Dr David Harrison (who started the Health Systems Trust, was CEO of LoveLife and is now CEO of the DG Murray Trust) in considering the response of the South African government to HIV in the 1990s, noted, “The response of government and the corporate sector to the HIV pandemic was, with few exceptions, mostly indifferent.” In 2000, LoveLife published a booklet titled The Impending Catastrophe, warning of a massive social and economic impact, yet to be felt.

These projections were wrong, Harrison noted in retrospect. The South African government and corporate sector realised that the HIV pandemic would mostly affect less-wealthy people in informal settlements. Apart from higher healthcare and social security costs, life in South Africa went on much as usual, except for the 2.8 million people who died because of HIV between 1997 and 2010. At its peak in 2005, close to 700 people died from AIDS in South Africa every single day (this number is lower than model estimates from Joint United Nations Programme on HIV/AIDS (UNAIDS) and the Global Burden of Disease Study).DISPLAY ADVERTS

Was there widespread outrage about the shockingly high HIV/TB mortality rates? Were any sweeping socio-economic or societal changes to address the HIV/TB pandemic discussed by leaders in South Africa? No. Life went on as normal for many in South Africa – only those infected and affected and healthcare workers and activists were outraged.

I agree with David Harrison’s sentiment: “I feel rising anger every time the president or a prominent politician speaks of Covid-19 as ‘unprecedented’ – for poorer communities, the Covid-19 epidemic is not a bolt from the blue, rather it is part of another wave of misery that rolls in on top of others, leaving the whole of society a bit more fragile than it was before”.

Adding to the misery was the way in which the lockdown was implemented. In Daily Maverick on 1 June 2020, Ferial Haffajee reported that 11 South Africans died as a result of police action during the lockdown, and that police arrested over 230,000 people for violating the extreme measures put in place to keep people safe from Covid-19, more than in any other country. Only Kenya and Nigeria have seen more people killed, according to an Al Jazeera report on “toxic lockdowns”. The South African government has not expressed regret over these deaths – in a briefing on 31 May, Cyril Ramaphosa explained: “They [the police] let their enthusiasm get the better of them.”

Many academics and experts (who include HIV activists, doctors and scientists) have called for an end to the exceptional focus on Covid-19 to the exclusion of other public health challenges. While the over-long extreme lockdown is now being eased, it has resulted in increased poverty and decreased access to health services. The diversion of public health resources (including millions spent on testing) to focus on Covid-19 is likely to cause more suffering and a greater loss of life than Covid-19 itself. 

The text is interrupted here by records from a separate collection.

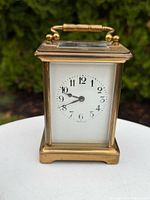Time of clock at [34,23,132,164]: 9:42
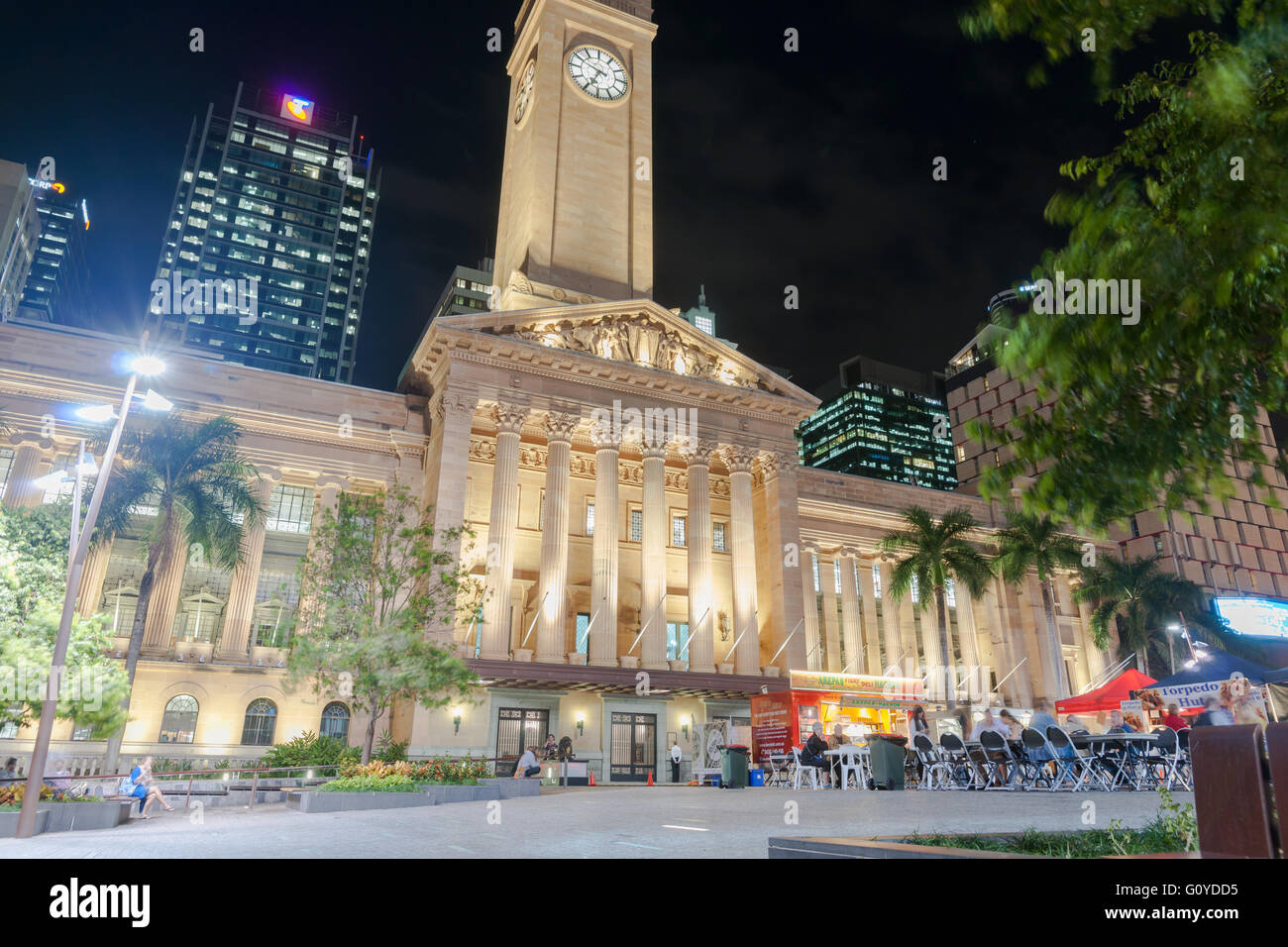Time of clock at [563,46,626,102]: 6:49
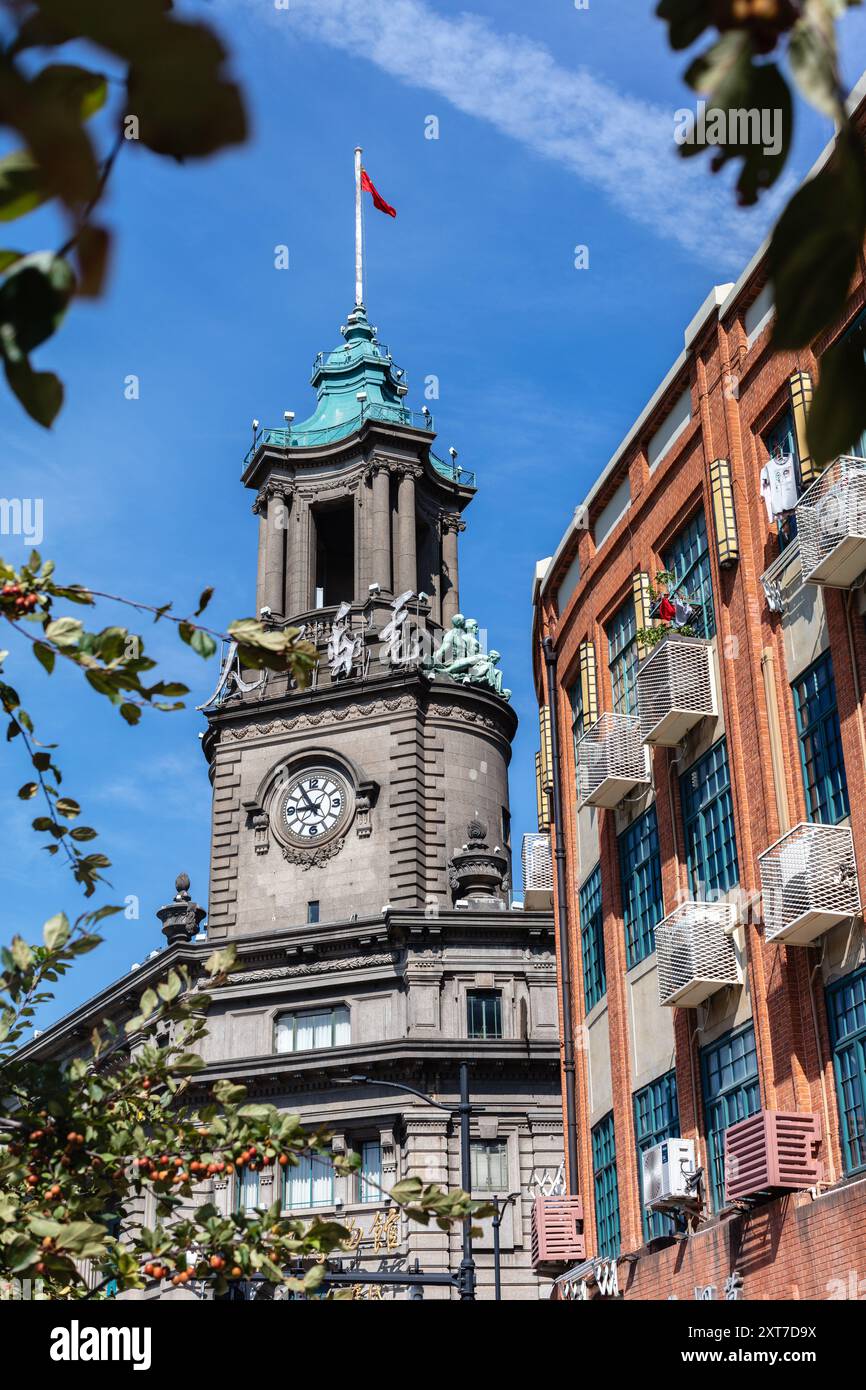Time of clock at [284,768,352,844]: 8:54
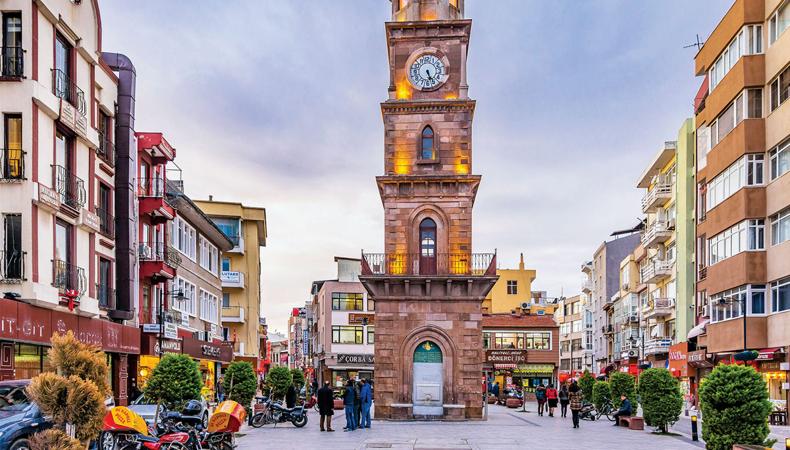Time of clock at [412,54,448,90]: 5:26
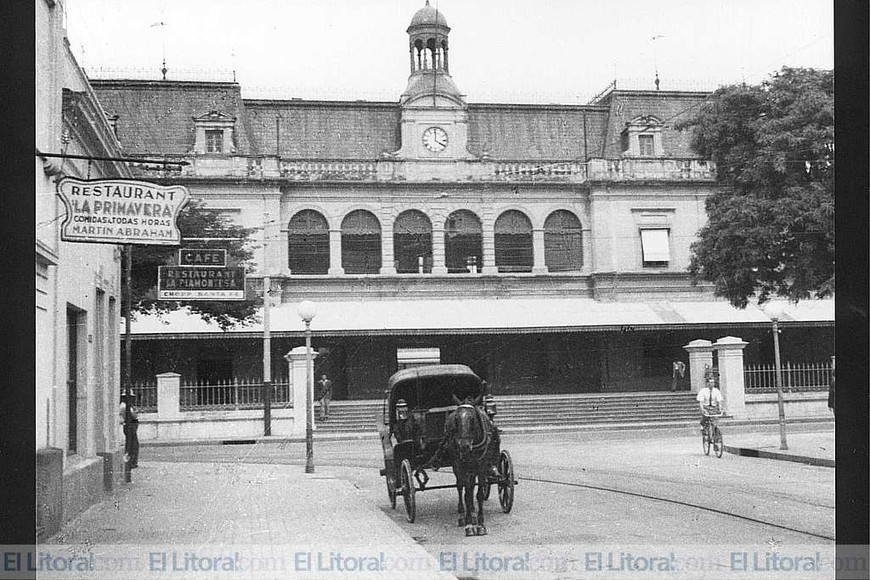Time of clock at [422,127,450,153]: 4:00
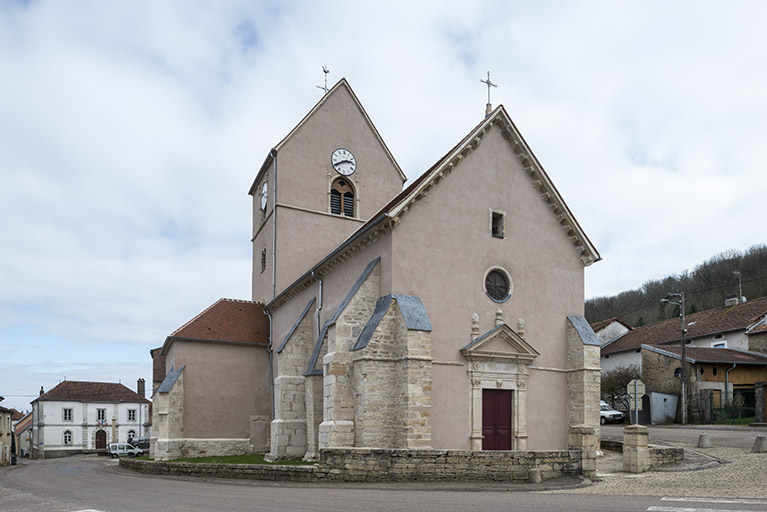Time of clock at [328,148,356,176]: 2:40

The South African government appeared to unquestioningly follow international recommendations in responding to the threat of Covid-19. Perhaps it was to compensate for the lack of response to the HIV pandemic? One hopes that the ANC seriously considered the collateral damage it would cause, when they opted not only for the lockdown, but to extend it. It did not help in building trust with healthcare providers when the Department of Health attempted to discipline Glenda Gray, a highly regarded and respected HIV doctor-researcher-advocate, for what was perceived as criticism of the lockdown. Building trust with experts in the healthcare sector is crucial.

So, what about the next few months in South Africa?

Healthcare workers have had time to prepare. The healthcare sector (public, private and NGO) is rising to the occasion and is dealing with the rapid increase in the numbers of people needing hospital care. Emergency field hospitals are being set up. It is tough and will get tougher for a few months. I don’t want to minimise this reality – I have close family members and friends working as frontline Covid-19 doctors in public hospitals. At this stage, the healthcare system is coping. In the months to come it may get overwhelmed and not be able to provide optimum or even adequate care to everyone who needs hospitalisation, let alone ICU care. We will have to cross that bridge when we get to it. There is only so much planning and anticipation that can be done.